▸ **ASSIGNMENT**: Find and copy each line in the material below where the string "Einrichtungen" occurs.

※

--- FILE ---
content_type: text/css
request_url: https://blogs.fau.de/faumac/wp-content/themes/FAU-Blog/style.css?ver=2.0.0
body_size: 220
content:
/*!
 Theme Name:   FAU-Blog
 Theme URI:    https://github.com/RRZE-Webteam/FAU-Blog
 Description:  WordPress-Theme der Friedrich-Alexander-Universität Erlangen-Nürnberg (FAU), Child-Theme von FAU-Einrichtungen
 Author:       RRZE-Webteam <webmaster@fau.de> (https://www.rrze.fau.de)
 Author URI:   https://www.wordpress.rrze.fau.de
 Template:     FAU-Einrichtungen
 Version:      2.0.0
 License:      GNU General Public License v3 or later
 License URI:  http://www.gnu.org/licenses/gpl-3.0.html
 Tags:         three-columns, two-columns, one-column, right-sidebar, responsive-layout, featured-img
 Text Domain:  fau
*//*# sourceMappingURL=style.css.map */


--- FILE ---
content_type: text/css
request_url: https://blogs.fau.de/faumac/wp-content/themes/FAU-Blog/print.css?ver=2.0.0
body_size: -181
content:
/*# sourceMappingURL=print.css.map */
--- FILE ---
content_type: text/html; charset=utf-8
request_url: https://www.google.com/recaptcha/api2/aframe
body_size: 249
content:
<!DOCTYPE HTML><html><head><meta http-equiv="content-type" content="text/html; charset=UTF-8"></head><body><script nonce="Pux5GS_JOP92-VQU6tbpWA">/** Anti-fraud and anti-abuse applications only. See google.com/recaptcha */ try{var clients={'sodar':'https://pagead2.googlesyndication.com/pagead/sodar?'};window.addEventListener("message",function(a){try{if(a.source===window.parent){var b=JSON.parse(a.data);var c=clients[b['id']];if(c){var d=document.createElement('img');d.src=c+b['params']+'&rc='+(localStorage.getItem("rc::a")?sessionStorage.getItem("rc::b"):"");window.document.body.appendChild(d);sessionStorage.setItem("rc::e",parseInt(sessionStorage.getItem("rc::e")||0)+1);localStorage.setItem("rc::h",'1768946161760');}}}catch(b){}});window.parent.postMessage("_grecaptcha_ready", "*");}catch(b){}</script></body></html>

※

▸ **FINISHED EXERCISE**:
 Description:  WordPress-Theme der Friedrich-Alexander-Universität Erlangen-Nürnberg (FAU), Child-Theme von FAU-Einrichtungen
 Template:     FAU-Einrichtungen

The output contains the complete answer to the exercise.